Selected passage -
*** Begin section ***

Catherine II (Russian: Екатери́на II Алексе́евна, tr.: Yekaterina II Alexeyevna; April 21, 1729November 6, 1796 (O.S.)), born Sophie Augusta Fredericka, known as Catherine the Great, reigned as czarina of Russia from June 28, 1762, to her death. A cousin to Gustav III of Sweden and Charles XIII of Sweden, Catherine exemplified an "enlightened monarch" (also referred to as an "enlightened despot").

Contents

Life before becoming Empress

A German Princess, Sophie Augusta Fredericka (nicknamed Figchen) was born in Stettin (now Szczecin, Poland), to Christian Augustus, Prince of Anhalt-Zerbst, and Elizabeth of Holstein. In 1744, Tsarina Elizabeth selected Sophie as the wife for her nephew, Peter, her chosen successor. Sophie changed her name to "Catherine" (Yekaterina or Ekaterina) when she accepted the Russian Orthodox faith. The marriage was unsuccessful - it was not consummated for 12 years due to Peter III's impotence and mental immaturity. After Peter took a mistress, Catherine became involved with other prominent court figures. She soon became popular with several powerful political groups which opposed her husband. Well read, Catherine kept up-to-date on current events in Russia and the rest of Europe. She corresponded with many of the great minds of her era, including Voltaire and Diderot. In 1762, after moving into the new Winter Palace in Saint Petersburg, Peter succeeded to the throne as Peter III of Russia, but his eccentricities and policies, including an unusual fondness for Frederick the Great, ruler of neighboring and former enemy nation Prussia, alienated the same groups that Catherine had cultivated. Upon returning from the oversight of his unpopular war with Denmark, Catherine and her wide base of supporters refused him return to the ports of Russia until receiving word of his abdication of the throne. The result was a bloodless coup; Ekaterina Dashkova, confidante of Catherine, remarked that he seemed rather glad to be rid of the throne, and requested only a quiet estate and a ready supply of tobacco and burgundy in which to rest his sorrows. This was most likely wildly exaggerative.

*** End section ***

What to do -
a - In the passage on Catherine the Great, where was Sophie Augusta Fredericka born?
b - Using the passage on Catherine the Great, explain why Peter III lost the support of the political groups that Catherine had cultivated.

Dataset records
*** Begin section ***

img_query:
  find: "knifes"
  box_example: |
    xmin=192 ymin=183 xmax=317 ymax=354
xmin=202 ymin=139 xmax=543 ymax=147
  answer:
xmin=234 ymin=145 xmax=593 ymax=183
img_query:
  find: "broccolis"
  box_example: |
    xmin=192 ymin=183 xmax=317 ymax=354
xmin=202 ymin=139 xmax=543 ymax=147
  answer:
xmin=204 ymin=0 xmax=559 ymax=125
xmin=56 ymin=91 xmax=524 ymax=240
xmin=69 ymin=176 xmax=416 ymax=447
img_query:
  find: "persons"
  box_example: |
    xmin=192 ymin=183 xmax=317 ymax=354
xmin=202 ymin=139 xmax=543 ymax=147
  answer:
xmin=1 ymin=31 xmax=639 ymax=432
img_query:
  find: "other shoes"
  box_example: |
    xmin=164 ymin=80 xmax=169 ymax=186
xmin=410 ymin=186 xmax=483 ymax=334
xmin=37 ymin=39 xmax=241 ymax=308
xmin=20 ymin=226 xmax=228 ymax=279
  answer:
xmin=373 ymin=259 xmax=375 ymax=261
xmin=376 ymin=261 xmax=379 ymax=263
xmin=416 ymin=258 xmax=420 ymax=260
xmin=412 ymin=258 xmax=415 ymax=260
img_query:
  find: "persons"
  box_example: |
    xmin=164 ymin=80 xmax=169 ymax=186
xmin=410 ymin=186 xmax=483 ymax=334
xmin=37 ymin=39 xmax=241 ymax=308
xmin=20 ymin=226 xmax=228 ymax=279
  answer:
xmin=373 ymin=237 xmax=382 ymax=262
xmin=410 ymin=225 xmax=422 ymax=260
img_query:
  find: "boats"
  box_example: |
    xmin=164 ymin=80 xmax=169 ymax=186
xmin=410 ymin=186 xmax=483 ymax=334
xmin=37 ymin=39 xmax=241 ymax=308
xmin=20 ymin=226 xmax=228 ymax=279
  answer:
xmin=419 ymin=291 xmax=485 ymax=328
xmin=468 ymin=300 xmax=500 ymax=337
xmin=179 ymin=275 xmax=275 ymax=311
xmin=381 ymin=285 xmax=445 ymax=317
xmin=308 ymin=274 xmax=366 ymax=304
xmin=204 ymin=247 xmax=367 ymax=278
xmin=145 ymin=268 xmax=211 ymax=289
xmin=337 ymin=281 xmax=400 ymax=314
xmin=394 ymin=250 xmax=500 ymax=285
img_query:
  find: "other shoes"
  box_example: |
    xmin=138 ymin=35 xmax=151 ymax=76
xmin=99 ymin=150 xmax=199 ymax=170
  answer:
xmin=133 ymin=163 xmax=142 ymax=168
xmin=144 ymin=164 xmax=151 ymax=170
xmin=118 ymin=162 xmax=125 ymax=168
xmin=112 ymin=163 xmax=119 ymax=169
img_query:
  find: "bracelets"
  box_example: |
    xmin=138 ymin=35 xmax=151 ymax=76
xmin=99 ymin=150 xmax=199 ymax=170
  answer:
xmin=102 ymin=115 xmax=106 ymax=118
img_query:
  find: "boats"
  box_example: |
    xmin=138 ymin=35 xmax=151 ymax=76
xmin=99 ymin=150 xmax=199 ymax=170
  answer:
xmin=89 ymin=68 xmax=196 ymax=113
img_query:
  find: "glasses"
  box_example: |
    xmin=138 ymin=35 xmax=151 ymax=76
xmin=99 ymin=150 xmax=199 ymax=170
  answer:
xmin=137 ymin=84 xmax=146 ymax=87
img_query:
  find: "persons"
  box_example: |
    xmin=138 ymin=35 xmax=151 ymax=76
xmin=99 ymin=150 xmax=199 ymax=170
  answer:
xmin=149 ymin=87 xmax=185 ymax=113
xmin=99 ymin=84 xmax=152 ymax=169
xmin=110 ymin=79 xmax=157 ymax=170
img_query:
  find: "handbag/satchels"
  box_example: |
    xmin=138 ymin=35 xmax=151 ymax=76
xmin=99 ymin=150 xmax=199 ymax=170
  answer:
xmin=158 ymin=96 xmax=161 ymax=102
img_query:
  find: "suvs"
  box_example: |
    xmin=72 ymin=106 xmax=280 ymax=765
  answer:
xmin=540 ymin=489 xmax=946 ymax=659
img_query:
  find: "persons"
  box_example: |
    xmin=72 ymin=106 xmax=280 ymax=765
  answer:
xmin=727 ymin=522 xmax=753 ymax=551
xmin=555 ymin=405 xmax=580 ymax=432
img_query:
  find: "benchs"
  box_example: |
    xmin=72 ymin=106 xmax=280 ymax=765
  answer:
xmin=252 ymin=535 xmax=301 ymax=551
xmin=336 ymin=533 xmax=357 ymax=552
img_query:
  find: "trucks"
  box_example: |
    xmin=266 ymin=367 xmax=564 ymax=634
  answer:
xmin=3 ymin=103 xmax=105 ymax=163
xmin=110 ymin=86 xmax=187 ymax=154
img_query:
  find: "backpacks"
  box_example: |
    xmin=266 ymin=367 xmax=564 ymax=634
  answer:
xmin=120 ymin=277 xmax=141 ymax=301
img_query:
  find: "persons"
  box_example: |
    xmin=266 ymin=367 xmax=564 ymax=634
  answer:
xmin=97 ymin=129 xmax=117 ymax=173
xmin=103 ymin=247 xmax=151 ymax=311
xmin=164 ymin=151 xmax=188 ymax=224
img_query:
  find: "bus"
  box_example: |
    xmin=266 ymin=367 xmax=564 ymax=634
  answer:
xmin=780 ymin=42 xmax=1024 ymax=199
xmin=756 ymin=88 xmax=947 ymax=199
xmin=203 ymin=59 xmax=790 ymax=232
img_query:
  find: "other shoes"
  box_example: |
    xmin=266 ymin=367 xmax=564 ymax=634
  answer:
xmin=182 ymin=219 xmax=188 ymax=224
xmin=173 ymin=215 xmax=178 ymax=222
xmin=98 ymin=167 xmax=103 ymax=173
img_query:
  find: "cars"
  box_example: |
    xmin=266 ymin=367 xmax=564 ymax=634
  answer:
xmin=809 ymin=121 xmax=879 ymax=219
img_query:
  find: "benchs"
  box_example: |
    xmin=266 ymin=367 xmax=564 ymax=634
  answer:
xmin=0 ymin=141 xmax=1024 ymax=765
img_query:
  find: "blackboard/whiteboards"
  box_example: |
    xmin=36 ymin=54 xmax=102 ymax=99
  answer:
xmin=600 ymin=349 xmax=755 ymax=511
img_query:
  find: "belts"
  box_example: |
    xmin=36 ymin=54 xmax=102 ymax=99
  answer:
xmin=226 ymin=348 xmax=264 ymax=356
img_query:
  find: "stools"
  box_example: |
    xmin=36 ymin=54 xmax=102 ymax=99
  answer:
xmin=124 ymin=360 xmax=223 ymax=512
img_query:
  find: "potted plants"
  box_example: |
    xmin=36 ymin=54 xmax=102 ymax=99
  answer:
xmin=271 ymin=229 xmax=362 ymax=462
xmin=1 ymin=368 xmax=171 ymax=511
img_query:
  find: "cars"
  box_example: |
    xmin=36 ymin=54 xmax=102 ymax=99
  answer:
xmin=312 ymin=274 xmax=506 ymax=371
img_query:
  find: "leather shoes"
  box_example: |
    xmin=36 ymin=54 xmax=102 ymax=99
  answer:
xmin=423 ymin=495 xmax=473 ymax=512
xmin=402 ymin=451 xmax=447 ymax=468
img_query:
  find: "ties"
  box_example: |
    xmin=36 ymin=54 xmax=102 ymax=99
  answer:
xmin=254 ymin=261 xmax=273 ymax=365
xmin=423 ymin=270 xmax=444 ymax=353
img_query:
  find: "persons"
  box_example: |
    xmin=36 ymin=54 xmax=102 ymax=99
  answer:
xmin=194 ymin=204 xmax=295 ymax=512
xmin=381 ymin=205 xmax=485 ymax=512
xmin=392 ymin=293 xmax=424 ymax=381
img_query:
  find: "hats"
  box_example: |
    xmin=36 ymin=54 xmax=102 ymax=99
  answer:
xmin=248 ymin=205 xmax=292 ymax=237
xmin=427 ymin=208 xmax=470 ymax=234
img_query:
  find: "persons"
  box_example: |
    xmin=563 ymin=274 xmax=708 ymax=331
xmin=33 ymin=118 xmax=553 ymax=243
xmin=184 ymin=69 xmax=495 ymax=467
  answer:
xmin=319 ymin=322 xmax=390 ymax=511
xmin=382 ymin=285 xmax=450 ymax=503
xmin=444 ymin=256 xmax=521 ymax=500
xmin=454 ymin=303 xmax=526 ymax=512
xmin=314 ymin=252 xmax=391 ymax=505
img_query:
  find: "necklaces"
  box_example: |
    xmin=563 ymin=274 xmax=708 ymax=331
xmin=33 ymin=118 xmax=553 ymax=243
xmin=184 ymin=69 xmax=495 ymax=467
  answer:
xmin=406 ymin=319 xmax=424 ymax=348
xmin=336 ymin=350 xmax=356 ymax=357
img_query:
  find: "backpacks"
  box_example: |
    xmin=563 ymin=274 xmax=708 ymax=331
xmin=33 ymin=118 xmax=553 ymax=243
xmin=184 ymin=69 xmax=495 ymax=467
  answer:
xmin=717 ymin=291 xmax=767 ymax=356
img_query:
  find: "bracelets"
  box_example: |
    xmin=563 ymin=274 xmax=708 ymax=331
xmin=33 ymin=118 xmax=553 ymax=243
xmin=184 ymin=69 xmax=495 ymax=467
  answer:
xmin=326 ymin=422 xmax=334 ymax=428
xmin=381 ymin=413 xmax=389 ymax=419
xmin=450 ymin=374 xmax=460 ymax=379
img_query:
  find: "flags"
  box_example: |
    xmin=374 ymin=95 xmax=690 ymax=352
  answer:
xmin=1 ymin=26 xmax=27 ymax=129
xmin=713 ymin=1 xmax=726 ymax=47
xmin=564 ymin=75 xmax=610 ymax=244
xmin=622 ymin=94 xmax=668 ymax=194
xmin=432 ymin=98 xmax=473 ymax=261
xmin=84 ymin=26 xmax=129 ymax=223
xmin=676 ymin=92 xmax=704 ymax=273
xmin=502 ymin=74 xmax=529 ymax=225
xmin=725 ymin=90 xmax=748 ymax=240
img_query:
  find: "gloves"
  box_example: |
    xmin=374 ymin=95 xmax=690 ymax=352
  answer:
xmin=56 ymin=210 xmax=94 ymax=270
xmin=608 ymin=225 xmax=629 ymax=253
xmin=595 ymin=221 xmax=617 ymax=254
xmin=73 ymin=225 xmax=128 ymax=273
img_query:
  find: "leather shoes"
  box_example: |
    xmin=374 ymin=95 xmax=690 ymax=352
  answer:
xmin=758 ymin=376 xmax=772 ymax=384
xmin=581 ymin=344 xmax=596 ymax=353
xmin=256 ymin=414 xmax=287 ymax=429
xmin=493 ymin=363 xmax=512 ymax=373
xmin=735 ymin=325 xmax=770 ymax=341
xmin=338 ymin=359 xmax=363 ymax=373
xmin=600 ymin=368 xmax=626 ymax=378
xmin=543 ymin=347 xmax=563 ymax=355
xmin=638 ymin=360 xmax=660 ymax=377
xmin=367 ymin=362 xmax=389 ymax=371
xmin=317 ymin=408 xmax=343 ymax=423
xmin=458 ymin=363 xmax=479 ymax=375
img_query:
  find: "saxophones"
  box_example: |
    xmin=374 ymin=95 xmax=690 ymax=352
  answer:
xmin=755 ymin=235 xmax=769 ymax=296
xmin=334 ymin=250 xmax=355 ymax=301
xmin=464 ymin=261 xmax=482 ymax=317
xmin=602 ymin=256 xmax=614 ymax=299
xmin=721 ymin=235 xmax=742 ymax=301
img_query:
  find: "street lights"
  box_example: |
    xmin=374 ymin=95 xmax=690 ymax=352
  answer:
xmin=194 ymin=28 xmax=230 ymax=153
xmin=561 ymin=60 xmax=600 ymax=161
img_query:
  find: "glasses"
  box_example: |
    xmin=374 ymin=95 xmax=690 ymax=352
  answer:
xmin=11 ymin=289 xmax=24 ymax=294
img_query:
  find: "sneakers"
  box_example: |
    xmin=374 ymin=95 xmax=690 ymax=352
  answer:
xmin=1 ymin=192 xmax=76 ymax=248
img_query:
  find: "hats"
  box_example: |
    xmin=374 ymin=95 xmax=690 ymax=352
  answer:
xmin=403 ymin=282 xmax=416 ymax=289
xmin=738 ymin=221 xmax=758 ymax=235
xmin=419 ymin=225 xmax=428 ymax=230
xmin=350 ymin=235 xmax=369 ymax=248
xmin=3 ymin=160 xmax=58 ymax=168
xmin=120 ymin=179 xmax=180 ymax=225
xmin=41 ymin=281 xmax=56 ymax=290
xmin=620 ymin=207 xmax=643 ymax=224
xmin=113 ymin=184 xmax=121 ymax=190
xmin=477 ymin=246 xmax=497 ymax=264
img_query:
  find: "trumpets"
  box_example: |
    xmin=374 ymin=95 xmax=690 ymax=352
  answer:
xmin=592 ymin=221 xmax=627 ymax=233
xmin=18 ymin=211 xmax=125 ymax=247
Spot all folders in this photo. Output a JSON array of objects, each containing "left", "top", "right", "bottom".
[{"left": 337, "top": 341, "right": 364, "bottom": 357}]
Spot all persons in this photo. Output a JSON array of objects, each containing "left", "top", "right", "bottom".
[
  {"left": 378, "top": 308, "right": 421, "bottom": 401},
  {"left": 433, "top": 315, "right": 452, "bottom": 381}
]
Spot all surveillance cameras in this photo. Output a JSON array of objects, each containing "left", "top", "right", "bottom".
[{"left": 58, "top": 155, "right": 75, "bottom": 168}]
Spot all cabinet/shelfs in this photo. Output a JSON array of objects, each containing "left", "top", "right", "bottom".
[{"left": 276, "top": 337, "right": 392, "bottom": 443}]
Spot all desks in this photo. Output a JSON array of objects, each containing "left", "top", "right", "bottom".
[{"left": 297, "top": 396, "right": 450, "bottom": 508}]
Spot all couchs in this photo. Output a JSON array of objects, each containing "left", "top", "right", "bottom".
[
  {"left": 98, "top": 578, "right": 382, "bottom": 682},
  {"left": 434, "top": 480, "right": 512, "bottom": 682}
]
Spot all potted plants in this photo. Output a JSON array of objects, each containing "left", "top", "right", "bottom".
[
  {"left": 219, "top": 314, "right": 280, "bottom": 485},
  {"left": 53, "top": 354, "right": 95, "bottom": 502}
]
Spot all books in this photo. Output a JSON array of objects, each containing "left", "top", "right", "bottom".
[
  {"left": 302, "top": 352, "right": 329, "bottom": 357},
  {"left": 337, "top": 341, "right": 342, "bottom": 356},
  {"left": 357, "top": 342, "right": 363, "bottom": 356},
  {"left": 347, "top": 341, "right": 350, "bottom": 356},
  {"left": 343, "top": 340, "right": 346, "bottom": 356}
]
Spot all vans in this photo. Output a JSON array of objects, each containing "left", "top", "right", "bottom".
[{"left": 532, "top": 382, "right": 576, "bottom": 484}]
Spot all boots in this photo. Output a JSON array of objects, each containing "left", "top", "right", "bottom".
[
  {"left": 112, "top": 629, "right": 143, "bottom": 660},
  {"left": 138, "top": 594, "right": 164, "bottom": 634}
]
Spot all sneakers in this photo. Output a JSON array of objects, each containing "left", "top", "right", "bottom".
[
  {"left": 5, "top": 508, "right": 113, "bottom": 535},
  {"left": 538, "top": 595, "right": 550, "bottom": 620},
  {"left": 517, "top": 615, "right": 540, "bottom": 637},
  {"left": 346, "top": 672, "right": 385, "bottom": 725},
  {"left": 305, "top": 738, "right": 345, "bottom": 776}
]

*** End section ***

Solutions to the problems -
a - She was born in Stettin, now Szczecin, Poland.

b - His eccentricities and policies alienated those groups. One of these was an unusual fondness for Frederick the Great, ruler of Prussia, a neighboring nation and former enemy.